Edit these lines so that "Cover image" becomes "Cover art" and everything else stays the same. Leave the pictures out of your answer.

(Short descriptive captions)
* * * * *

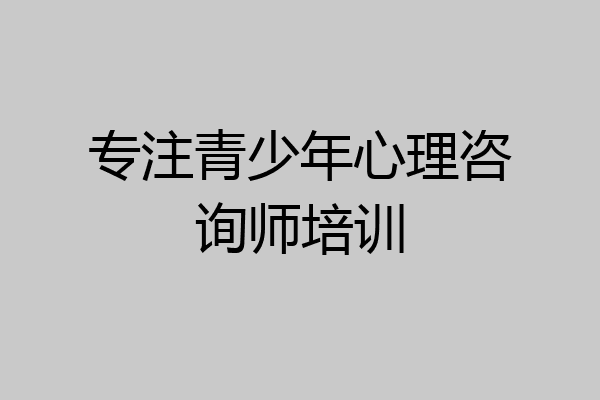 专注青少年心理咨询师培训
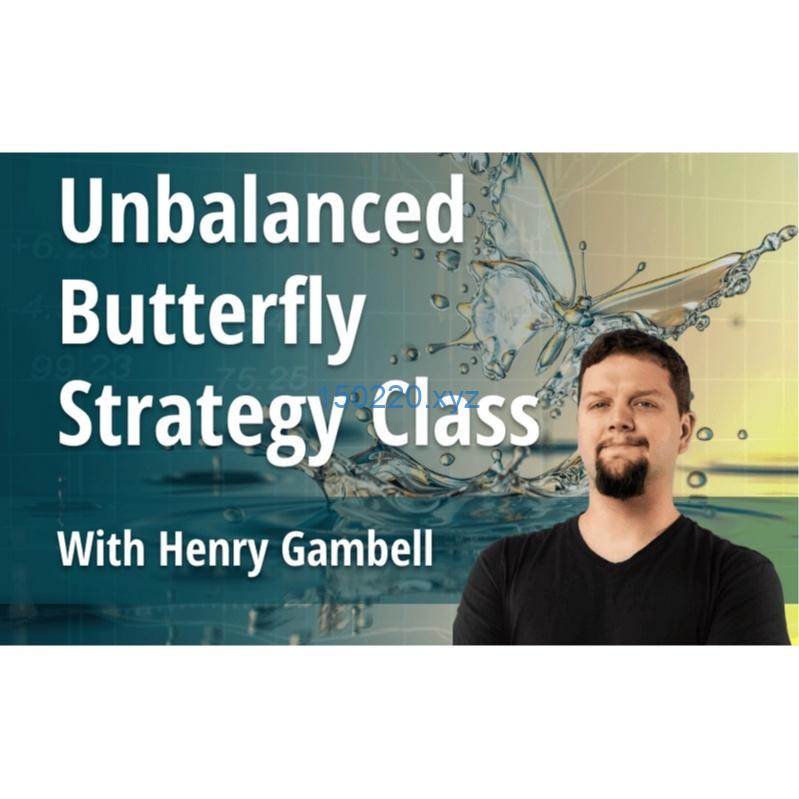 Simpler Trading -The Unbalanced Butterfly Strategy by Henry Gambell-趋势跟踪之道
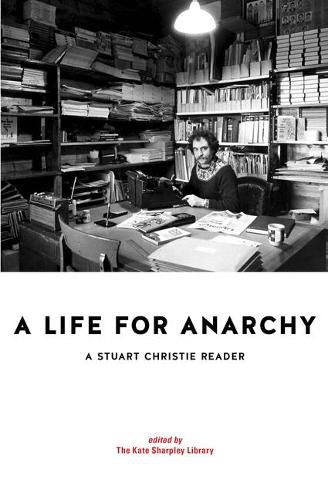 Cover image for A Life for Anarchy: A Stuart Christie Reader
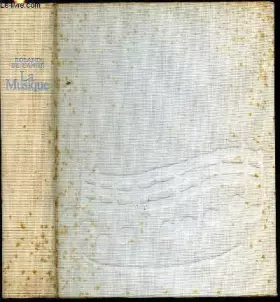 Couverture du produit · La Musique : Histoire, dictionnaire, discographie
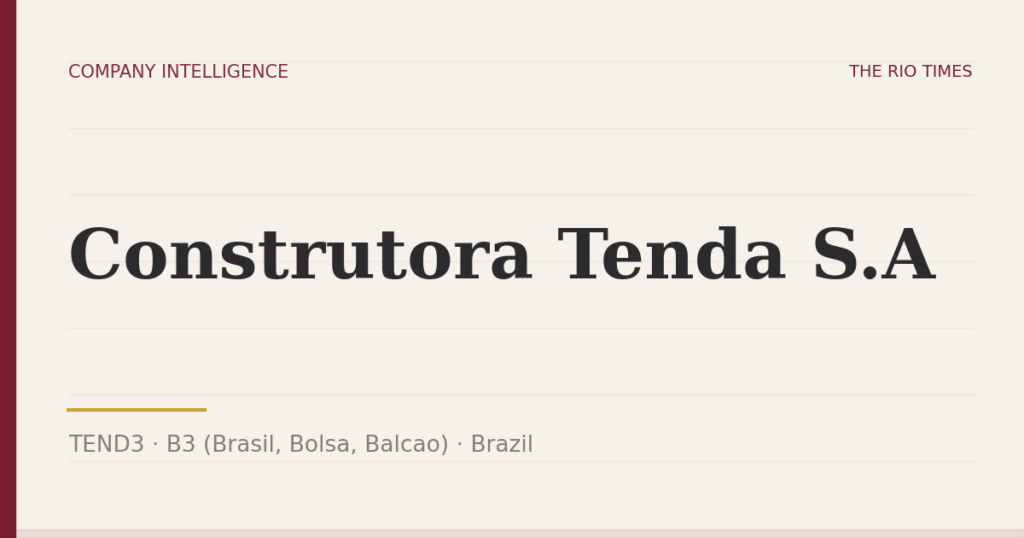 Construtora Tenda S.A (TEND3), listed on B3 (Brasil, Bolsa, Balcao), Brazil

* * * * *

Exercise output |
 专注青少年心理咨询师培训
 Simpler Trading -The Unbalanced Butterfly Strategy by Henry Gambell-趋势跟踪之道
 Cover art for A Life for Anarchy: A Stuart Christie Reader
 Couverture du produit · La Musique : Histoire, dictionnaire, discographie
 Construtora Tenda S.A (TEND3), listed on B3 (Brasil, Bolsa, Balcao), Brazil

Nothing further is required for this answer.